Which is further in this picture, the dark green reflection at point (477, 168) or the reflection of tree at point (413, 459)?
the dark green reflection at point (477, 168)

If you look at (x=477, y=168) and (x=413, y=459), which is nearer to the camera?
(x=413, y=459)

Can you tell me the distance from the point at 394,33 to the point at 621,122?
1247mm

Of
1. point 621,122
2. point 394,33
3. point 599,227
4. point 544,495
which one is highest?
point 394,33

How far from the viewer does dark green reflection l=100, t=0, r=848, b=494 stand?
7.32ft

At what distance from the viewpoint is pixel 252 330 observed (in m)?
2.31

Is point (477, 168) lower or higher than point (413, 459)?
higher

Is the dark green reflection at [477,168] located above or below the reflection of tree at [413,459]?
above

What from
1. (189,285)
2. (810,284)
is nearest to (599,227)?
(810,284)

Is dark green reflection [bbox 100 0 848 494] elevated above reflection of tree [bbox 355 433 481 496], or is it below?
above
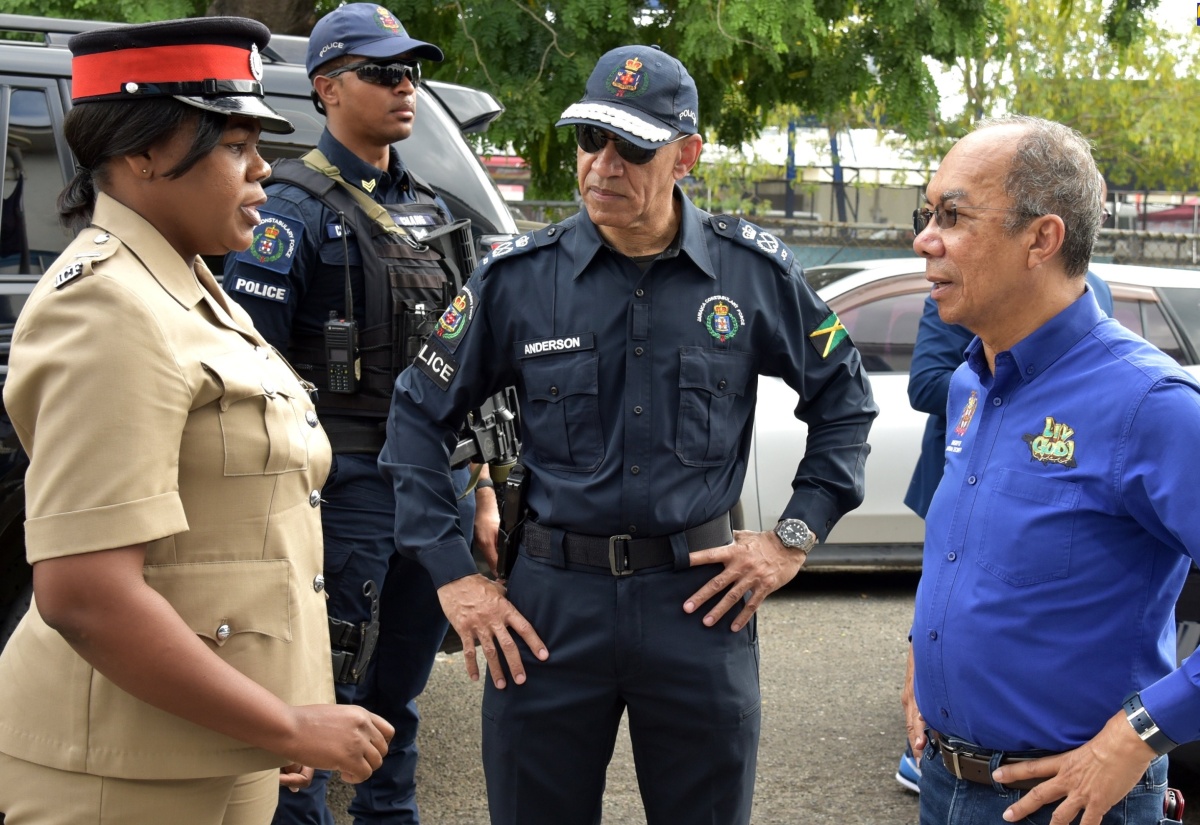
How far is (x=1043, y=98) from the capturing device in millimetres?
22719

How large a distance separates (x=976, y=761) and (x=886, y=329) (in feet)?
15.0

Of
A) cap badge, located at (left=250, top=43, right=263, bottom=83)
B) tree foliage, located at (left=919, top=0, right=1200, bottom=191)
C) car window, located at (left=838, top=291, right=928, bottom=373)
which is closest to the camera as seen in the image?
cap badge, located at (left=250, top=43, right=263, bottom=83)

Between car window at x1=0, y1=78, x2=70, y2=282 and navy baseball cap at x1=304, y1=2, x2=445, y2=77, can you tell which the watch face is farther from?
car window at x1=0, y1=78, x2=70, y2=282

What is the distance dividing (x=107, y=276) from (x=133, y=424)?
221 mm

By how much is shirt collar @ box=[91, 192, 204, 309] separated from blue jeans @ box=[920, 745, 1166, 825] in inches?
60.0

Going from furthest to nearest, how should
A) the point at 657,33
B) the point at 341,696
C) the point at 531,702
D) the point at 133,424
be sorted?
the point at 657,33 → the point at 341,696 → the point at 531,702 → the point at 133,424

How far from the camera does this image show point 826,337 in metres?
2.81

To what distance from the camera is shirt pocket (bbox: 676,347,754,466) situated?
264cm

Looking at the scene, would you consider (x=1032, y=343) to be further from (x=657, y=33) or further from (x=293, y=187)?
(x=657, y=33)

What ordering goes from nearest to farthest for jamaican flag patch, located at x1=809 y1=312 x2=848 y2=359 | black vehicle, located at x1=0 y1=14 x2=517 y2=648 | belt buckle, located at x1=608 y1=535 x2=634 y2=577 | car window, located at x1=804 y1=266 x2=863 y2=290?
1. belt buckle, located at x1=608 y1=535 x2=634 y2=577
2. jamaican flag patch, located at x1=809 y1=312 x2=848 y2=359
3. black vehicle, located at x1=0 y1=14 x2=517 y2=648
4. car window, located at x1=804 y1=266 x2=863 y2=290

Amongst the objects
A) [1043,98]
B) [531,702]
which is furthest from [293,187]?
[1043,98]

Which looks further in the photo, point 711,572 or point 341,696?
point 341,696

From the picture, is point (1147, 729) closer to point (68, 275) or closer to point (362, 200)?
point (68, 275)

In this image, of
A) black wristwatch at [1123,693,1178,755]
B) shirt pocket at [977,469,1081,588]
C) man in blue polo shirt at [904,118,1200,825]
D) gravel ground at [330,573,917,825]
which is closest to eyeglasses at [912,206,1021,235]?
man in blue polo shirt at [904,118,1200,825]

##########

Requisitos do problema >>
Reescreva todas as linhas acima, trocando "navy baseball cap" por "dark baseball cap" e mantendo todo o restante inalterado. Não inclua as imagens na resposta.

Resposta correta >>
Which is further in this picture, the dark green reflection at point (477, 168) or the reflection of tree at point (413, 459)?
the dark green reflection at point (477, 168)

If you look at (x=477, y=168) and (x=413, y=459), which is nearer to the camera?
(x=413, y=459)

Can you tell me the distance from the point at 394,33 to the point at 621,122?
1247mm

Of
1. point 621,122
2. point 394,33
3. point 599,227
4. point 544,495
which one is highest?
point 394,33

How far from the viewer does dark green reflection l=100, t=0, r=848, b=494 stand?
7.32ft

At what distance from the viewpoint is pixel 252 330 observed (in m)?
2.31

Is point (477, 168) lower or higher than point (413, 459)?
higher

Is the dark green reflection at [477,168] located above or below the reflection of tree at [413,459]?
above

What from
1. (189,285)
2. (810,284)
is nearest to (599,227)?
(810,284)

Is dark green reflection [bbox 100 0 848 494] elevated above reflection of tree [bbox 355 433 481 496], or is it below?
above
How far is (x=1043, y=98) from the capturing device in millimetres?
22719

How large a distance separates (x=976, y=761) and (x=886, y=329) (in feet)?
15.0

Of
A) cap badge, located at (left=250, top=43, right=263, bottom=83)
B) tree foliage, located at (left=919, top=0, right=1200, bottom=191)
C) car window, located at (left=838, top=291, right=928, bottom=373)
which is closest to the camera as seen in the image?
cap badge, located at (left=250, top=43, right=263, bottom=83)

Between car window at x1=0, y1=78, x2=70, y2=282 and dark baseball cap at x1=304, y1=2, x2=445, y2=77, can you tell which the watch face is farther from?
car window at x1=0, y1=78, x2=70, y2=282

What is the distance dividing (x=107, y=276) from (x=133, y=424)?
221 mm

By how much is shirt collar @ box=[91, 192, 204, 309] separated from blue jeans @ box=[920, 745, 1166, 825] in inches?
60.0

Going from furthest to nearest, how should
A) the point at 657,33
B) the point at 341,696
C) the point at 531,702
D) the point at 133,424
be sorted?
the point at 657,33 → the point at 341,696 → the point at 531,702 → the point at 133,424

How far from the camera does this image show point 826,337 in metres?
2.81

To what distance from the camera is shirt pocket (bbox: 676,347,754,466) situated?
264cm

Looking at the scene, would you consider (x=1032, y=343) to be further from (x=657, y=33) or further from (x=293, y=187)?
(x=657, y=33)

What ordering goes from nearest to farthest for jamaican flag patch, located at x1=809 y1=312 x2=848 y2=359 | black vehicle, located at x1=0 y1=14 x2=517 y2=648 | belt buckle, located at x1=608 y1=535 x2=634 y2=577 | car window, located at x1=804 y1=266 x2=863 y2=290?
1. belt buckle, located at x1=608 y1=535 x2=634 y2=577
2. jamaican flag patch, located at x1=809 y1=312 x2=848 y2=359
3. black vehicle, located at x1=0 y1=14 x2=517 y2=648
4. car window, located at x1=804 y1=266 x2=863 y2=290

Amongst the objects
A) [1043,98]
B) [531,702]
which is furthest from [293,187]?
[1043,98]

Which looks further in the photo, point 711,572 or point 341,696?
point 341,696

From the picture, is point (1147, 729) closer to point (68, 275) or closer to point (362, 200)?
point (68, 275)

In this image, of
A) black wristwatch at [1123,693,1178,755]
B) shirt pocket at [977,469,1081,588]
C) man in blue polo shirt at [904,118,1200,825]
D) gravel ground at [330,573,917,825]
which is closest to eyeglasses at [912,206,1021,235]?
man in blue polo shirt at [904,118,1200,825]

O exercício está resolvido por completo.